# Ruth - please, please advise me on this...



## Lou Lou (Feb 22, 2005)

Ruth,

we stopped trying and it has been 3 months (just a bit of a hiatus) b4 we go back to our private clinic.  Dh does ultrasound and scanned me yesterday - am on day 7 today.  we saw 3 follicles on my left and 1 small one o the right.  1 of the right follies was quite big (didn't get measurement), dh believes it might be a residual from last cycle.  My question is what if this happens every cycle - what does that mean - I've had this before and am not sure what to think.  also last summer, I had 1 incident of high FSH (1.  

Please tell me if I have anything to worry about.

Lou lou


----------



## Lou Lou (Feb 22, 2005)

Ruth or someone who has experienced this before - please help.......very worried!  

thanks


----------



## alessandra (Jun 1, 2004)

Hy Lou, 2 months ago I had a residual follicle from my previous cycle (just after a missed pg  ) I was doing an IUI in Argentina and didn't want to miss that cycle, as usually. Dr. then took the old follicle away in 10 minutes, with local anesthetics. 30 minutes later I was having a nice cup of coffe with dh, nothing to worry about, no pain. I did the IUI cycle (unsuccesful but not for the old follie). Dr. explained to me that those things happens and that it is not important and you don't have to think that it'll happen in other cycles. Is just bad luck...The other option he gave me was to wait for the follie to go away naturally in the next cycle. Of course I prefer to take it away asap. 
Good luck!
aless


----------



## Lou Lou (Feb 22, 2005)

Oh THANK YOU ALLESSANDRA!  I feel much better now.

Have been so worried that maybe my hormones are going out of whack!

I am just wondering though if this happens again and again - what does this all mean?

This is only the 2nd time I've seen this with me so am trying to prepare myself for future reference.

Thanks Alessandra


----------



## The Lion (Feb 19, 2005)

Hi there Lou
I have no medical background at all and don't want to get your hopes up, but when Dr scanned me before we started our icsi cycle there were 4 follicles on one side and 1 on the other.  She said this was an indication of ovarian fertility and used this, as well as my high response to drugs last time, to make a decision to reduce my drugs even though I was 5.5 yrs older.  I can't remember what day of cycle I was on, a couple of days before ovulation I think.


----------

#### [Recorded data]
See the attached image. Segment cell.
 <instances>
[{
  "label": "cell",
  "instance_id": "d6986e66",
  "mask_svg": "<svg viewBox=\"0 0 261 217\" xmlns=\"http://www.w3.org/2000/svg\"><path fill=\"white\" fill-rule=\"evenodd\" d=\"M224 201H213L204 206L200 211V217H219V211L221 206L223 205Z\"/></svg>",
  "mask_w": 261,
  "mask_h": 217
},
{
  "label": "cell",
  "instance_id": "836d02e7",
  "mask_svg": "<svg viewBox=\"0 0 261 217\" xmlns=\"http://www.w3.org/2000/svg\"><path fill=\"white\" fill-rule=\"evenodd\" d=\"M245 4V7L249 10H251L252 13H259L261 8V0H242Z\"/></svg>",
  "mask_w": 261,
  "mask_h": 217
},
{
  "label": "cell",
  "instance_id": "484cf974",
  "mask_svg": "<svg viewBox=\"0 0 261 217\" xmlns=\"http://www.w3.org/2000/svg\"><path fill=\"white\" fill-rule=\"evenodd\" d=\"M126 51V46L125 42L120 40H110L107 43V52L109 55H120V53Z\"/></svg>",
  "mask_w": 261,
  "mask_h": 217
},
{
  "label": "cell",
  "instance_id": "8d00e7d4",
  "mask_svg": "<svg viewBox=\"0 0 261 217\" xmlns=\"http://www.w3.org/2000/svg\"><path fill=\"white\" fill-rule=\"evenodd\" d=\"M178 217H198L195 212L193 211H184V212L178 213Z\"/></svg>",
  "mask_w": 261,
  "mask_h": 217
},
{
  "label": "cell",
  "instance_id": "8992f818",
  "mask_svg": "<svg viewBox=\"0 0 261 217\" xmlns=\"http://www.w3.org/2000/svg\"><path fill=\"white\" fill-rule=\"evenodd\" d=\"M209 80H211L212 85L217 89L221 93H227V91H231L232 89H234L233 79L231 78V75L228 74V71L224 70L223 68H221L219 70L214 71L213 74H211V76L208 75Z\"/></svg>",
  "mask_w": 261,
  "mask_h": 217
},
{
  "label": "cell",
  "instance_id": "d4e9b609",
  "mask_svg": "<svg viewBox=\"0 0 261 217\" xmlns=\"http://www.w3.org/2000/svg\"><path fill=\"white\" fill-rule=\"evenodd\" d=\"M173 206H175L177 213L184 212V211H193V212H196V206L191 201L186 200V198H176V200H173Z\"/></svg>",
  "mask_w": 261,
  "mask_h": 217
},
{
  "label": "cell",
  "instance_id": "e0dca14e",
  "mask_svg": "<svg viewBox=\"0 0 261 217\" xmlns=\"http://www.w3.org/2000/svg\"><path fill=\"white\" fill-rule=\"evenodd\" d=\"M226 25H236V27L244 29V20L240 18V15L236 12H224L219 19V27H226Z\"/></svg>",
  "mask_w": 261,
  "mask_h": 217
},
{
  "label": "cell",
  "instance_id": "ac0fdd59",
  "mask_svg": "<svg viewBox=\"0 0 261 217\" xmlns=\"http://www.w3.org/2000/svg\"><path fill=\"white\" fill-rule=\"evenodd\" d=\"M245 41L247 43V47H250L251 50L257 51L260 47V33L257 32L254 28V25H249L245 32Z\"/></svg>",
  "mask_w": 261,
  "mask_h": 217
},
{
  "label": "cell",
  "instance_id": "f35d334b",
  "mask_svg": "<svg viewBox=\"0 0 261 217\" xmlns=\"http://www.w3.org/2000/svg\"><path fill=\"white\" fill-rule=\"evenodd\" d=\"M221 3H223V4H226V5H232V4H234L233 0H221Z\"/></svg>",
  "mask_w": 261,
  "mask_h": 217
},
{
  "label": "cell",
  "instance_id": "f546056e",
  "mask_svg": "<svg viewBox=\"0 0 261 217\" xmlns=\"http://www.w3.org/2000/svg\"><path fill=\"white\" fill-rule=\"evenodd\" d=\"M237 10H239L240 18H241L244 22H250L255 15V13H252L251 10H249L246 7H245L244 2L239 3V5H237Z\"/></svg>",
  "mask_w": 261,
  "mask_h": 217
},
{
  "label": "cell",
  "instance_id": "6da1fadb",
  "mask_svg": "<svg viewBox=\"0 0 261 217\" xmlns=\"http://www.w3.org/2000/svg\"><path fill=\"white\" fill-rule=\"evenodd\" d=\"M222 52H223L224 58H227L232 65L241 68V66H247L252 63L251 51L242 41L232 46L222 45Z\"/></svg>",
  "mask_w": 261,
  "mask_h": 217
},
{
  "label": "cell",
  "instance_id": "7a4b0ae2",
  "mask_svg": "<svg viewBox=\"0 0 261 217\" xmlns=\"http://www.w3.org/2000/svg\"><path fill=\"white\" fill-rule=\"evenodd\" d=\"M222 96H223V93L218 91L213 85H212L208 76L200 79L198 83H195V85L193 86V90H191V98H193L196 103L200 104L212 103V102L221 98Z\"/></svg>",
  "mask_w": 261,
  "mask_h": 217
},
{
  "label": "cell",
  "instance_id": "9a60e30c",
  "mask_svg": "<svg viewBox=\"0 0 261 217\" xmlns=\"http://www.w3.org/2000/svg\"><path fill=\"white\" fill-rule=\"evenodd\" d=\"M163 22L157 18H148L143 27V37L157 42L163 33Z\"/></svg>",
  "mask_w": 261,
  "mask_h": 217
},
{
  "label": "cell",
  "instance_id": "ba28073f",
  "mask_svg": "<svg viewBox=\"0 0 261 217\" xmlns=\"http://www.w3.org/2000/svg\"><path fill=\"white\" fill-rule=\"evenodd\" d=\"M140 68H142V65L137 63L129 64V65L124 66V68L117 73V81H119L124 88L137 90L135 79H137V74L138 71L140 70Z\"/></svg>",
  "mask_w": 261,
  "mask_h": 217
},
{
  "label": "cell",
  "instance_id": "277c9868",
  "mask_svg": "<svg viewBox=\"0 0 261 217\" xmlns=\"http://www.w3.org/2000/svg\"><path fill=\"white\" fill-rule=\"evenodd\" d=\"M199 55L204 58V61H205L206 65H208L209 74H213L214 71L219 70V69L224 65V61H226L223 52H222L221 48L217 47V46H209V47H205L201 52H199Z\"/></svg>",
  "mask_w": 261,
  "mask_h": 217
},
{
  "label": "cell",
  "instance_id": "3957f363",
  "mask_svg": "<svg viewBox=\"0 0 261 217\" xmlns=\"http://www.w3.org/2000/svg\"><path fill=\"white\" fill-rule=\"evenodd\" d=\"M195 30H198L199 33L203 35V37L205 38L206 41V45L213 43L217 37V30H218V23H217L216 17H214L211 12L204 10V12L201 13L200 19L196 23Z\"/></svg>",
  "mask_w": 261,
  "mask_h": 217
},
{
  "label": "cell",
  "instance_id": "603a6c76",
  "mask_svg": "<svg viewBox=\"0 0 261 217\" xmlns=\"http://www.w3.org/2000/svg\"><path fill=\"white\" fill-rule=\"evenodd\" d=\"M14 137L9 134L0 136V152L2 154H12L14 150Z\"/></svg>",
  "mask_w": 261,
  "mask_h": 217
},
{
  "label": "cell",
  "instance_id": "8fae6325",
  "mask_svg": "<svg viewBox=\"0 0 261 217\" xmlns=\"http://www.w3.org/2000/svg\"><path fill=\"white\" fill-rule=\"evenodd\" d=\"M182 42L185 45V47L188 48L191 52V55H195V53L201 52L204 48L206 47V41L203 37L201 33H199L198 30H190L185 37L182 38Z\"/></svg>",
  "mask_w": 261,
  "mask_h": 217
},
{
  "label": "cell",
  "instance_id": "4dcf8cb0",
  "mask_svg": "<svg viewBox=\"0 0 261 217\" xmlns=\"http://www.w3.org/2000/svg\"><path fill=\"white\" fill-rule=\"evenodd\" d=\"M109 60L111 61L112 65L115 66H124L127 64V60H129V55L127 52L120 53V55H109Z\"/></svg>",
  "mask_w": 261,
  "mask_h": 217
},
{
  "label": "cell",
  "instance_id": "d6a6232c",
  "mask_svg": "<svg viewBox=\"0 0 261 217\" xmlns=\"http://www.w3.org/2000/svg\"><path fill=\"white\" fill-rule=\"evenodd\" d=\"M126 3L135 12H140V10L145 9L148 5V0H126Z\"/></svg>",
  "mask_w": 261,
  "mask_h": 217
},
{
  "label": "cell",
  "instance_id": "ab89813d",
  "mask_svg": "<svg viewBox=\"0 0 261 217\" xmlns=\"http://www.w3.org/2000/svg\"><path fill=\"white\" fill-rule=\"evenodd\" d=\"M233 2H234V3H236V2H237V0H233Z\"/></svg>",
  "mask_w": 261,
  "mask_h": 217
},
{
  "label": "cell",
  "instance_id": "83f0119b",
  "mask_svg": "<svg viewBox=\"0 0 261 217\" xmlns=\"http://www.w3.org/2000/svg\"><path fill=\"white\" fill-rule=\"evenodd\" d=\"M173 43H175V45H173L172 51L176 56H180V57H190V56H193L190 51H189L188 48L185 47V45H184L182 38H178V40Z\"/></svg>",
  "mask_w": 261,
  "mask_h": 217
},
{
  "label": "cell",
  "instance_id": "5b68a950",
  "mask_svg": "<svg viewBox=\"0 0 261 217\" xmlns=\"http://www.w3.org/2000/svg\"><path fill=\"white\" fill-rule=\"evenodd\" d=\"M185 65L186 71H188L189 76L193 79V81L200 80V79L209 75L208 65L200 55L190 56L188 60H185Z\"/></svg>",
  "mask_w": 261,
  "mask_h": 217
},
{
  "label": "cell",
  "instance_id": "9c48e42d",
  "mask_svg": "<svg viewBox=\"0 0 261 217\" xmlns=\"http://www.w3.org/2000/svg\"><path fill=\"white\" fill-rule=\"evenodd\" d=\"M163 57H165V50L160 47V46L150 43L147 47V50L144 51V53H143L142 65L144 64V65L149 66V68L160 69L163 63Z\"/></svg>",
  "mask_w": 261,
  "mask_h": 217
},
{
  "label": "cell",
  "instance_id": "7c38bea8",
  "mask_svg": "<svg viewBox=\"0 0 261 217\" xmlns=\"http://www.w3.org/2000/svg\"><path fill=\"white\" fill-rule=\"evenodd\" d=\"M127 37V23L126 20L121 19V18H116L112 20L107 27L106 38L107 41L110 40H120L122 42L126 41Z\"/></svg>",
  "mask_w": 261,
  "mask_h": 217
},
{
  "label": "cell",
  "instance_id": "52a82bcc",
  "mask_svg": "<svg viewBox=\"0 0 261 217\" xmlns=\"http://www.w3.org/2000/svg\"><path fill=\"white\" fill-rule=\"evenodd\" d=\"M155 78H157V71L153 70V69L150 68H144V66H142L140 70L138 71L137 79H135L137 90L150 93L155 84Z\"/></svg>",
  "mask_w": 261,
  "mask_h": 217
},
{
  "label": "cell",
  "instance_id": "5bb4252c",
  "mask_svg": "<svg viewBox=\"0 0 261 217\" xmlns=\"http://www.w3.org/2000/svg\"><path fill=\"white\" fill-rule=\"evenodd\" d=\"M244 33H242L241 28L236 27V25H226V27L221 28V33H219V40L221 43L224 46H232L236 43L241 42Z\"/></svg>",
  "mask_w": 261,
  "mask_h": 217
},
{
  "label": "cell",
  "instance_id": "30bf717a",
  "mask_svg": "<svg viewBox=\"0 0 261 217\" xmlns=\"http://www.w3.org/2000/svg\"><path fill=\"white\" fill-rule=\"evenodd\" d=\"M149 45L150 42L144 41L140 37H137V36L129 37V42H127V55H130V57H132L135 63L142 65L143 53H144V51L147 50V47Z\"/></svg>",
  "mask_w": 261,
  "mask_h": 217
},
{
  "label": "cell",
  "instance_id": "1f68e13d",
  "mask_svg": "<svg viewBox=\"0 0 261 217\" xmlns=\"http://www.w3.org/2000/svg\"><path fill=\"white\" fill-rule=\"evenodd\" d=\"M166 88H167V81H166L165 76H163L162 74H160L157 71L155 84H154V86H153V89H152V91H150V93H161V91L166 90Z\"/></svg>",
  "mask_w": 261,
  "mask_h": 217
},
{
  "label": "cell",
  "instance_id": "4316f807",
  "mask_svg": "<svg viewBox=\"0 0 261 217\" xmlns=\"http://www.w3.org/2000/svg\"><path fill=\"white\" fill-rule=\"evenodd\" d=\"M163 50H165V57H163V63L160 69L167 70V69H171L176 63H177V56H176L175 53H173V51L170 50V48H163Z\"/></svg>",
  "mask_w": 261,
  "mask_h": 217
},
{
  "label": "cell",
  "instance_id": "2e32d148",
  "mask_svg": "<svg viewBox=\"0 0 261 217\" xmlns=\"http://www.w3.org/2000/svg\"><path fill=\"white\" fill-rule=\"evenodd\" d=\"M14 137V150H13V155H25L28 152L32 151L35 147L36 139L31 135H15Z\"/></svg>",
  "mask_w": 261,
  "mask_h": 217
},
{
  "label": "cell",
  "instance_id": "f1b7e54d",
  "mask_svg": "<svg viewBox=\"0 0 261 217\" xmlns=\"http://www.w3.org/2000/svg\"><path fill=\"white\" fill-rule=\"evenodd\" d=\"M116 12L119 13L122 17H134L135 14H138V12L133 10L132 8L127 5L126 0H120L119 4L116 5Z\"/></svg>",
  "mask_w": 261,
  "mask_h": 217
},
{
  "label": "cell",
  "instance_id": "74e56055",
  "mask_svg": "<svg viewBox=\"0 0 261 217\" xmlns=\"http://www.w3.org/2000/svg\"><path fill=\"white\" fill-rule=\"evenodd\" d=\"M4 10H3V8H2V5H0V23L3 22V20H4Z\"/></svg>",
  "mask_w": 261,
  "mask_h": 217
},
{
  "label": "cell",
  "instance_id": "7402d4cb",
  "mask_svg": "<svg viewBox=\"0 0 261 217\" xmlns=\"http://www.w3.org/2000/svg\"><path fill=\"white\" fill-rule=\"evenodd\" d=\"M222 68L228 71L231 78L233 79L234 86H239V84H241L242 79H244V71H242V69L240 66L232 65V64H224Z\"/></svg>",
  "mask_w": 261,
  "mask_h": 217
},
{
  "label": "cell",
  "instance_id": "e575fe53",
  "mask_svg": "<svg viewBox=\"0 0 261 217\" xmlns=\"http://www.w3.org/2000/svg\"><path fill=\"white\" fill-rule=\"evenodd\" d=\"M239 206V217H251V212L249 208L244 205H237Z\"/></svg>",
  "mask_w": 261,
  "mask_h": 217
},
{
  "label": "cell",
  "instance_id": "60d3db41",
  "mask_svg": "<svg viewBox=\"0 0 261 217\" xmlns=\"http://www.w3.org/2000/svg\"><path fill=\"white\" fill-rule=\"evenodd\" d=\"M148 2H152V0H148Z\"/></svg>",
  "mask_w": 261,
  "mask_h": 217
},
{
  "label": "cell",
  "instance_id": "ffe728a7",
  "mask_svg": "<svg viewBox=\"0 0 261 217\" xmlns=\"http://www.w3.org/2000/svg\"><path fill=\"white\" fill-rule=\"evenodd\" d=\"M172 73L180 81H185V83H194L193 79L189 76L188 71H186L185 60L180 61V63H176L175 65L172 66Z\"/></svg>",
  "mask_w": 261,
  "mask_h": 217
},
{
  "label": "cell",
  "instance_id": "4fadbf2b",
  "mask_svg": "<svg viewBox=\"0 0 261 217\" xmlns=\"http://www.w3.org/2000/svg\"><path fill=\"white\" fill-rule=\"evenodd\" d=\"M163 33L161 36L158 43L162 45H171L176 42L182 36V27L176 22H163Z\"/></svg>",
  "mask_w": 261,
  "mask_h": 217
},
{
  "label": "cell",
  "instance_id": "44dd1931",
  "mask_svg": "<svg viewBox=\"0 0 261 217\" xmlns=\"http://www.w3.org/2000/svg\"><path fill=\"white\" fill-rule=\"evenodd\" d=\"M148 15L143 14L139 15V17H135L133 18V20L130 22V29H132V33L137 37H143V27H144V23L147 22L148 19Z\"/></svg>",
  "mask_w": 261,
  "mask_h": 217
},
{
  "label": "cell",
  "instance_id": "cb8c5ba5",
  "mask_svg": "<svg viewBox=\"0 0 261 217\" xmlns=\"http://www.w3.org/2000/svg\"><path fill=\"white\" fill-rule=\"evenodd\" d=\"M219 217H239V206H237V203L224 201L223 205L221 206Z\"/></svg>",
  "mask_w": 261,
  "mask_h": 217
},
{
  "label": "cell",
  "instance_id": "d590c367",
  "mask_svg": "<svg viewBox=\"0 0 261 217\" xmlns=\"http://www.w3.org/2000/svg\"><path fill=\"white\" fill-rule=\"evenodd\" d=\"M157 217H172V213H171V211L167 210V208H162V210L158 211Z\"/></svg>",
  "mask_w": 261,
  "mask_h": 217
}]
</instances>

#### [Required tasks]
(a) Put this sentence from the forum thread about a residual follicle into French: "Please tell me if I have anything to worry about."
(b) Reproduce the forum thread word for word, starting at "we stopped trying" and ending at "high FSH (1.".
The material has no connection to the forum thread.

#### [Solutions to the tasks]
(a) Dites-moi, s'il vous plaît, si j'ai quelque chose à craindre.

(b)
we stopped trying and it has been 3 months (just a bit of a hiatus) b4 we go back to our private clinic.  Dh does ultrasound and scanned me yesterday - am on day 7 today.  we saw 3 follicles on my left and 1 small one o the right.  1 of the right follies was quite big (didn't get measurement), dh believes it might be a residual from last cycle.  My question is what if this happens every cycle - what does that mean - I've had this before and am not sure what to think.  also last summer, I had 1 incident of high FSH (1.